Text section =
- Theatrical release poster
- Directed by: Byron Ross Chudnow
- Screenplay by: Michael Kraike William Goldstein Richard Chapman
- Produced by: David Chudnow
- Starring: Fred Astaire James Franciscus Barbara Eden Jack Carter Billy Barty
- Cinematography: Gregory Sandor
- Edited by: James Potter
- Music by: Alan Silvestri
- Production company: Doberman Associates
- Distributed by: Golden Films
- Release dates: November 19, 1976 (Los Angeles); November 24, 1976 (wide);
- Running time: 96 minutes
- Country: United States
- Language: English

= The Amazing Dobermans =

The Amazing Dobermans (re-titled Lucky for its 1978 re-release) is a 1976 American crime comedy film starring Fred Astaire, James Franciscus and Barbara Eden. It is the second and final sequel in a trilogy of Doberman Gang films that includes The Doberman Gang (1972) and The Daring Dobermans (1973). The film was re-released theatrically in 1978 under the new title Lucky and was re-distributed by Rosamond Productions.

Material shown =
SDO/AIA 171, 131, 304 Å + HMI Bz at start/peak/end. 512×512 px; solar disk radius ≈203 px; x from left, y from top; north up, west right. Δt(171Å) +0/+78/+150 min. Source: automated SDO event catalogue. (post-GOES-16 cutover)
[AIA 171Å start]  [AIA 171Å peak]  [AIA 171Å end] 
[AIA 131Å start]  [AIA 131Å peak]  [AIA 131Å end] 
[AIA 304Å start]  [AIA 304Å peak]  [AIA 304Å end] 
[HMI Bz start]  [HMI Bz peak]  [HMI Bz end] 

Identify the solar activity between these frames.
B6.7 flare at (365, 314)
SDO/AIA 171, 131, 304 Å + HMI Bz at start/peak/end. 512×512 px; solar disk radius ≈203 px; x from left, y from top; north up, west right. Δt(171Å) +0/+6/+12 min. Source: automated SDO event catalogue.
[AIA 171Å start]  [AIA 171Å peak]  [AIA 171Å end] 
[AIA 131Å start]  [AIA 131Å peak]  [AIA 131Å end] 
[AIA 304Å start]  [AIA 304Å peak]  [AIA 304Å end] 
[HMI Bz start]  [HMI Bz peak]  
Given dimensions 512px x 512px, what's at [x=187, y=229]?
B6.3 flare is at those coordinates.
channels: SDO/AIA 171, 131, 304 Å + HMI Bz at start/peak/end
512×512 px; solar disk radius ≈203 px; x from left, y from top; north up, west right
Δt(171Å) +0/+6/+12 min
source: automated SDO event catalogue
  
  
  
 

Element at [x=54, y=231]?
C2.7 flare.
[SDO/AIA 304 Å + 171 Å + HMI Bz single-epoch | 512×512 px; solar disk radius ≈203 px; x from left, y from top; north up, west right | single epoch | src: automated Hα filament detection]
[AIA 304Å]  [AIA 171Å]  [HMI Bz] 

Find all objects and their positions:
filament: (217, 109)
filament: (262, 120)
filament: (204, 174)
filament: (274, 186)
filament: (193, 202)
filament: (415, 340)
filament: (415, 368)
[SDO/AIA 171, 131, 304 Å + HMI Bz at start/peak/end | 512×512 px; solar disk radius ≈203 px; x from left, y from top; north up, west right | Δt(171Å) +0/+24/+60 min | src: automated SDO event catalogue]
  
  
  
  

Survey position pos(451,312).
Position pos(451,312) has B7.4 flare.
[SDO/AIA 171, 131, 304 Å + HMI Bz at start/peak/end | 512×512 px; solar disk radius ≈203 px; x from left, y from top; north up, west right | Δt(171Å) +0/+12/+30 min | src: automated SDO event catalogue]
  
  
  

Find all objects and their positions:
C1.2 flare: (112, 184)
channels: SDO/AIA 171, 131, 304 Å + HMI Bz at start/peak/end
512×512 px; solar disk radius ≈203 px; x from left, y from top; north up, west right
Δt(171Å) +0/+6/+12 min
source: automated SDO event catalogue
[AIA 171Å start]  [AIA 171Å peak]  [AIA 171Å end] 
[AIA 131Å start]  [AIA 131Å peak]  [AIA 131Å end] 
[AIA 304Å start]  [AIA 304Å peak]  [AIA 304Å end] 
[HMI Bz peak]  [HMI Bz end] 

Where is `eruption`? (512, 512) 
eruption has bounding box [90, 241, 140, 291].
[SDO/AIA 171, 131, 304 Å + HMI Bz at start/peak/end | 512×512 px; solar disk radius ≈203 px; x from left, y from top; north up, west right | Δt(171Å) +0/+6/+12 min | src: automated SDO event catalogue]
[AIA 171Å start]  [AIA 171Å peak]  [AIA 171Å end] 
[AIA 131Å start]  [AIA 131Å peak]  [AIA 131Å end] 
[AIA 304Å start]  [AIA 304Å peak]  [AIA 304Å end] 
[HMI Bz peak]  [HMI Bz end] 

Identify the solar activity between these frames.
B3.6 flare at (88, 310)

Exercise instructions =
**a)** Answer these questions using the text on The Amazing Dobermans:
(i) Who wrote the music for the film?
(ii) What title did the film have for its 1978 re-release?
(iii) What is the film's running time?
**b)** Does the text on The Amazing Dobermans support each statement below? Answer yes or no, and quote the words that decide it.
(i) Golden Films distributed the film.
(ii) The film is the first entry in the Doberman Gang trilogy.
(iii) Doberman Associates re-distributed the film in 1978.
**c)** Reproduce the passage of the text on The Amazing Dobermans that starts at "The Amazing Dobermans (re-titled" and ends at "by Rosamond Productions.".

Task results =
**a)**
(i) Alan Silvestri
(ii) Lucky
(iii) 96 minutes

**b)**
(i) Yes: "Distributed by: Golden Films"
(ii) No: "It is the second and final sequel in a trilogy of Doberman Gang films"
(iii) No: "was re-distributed by Rosamond Productions"

**c)**
The Amazing Dobermans (re-titled Lucky for its 1978 re-release) is a 1976 American crime comedy film starring Fred Astaire, James Franciscus and Barbara Eden. It is the second and final sequel in a trilogy of Doberman Gang films that includes The Doberman Gang (1972) and The Daring Dobermans (1973). The film was re-released theatrically in 1978 under the new title Lucky and was re-distributed by Rosamond Productions.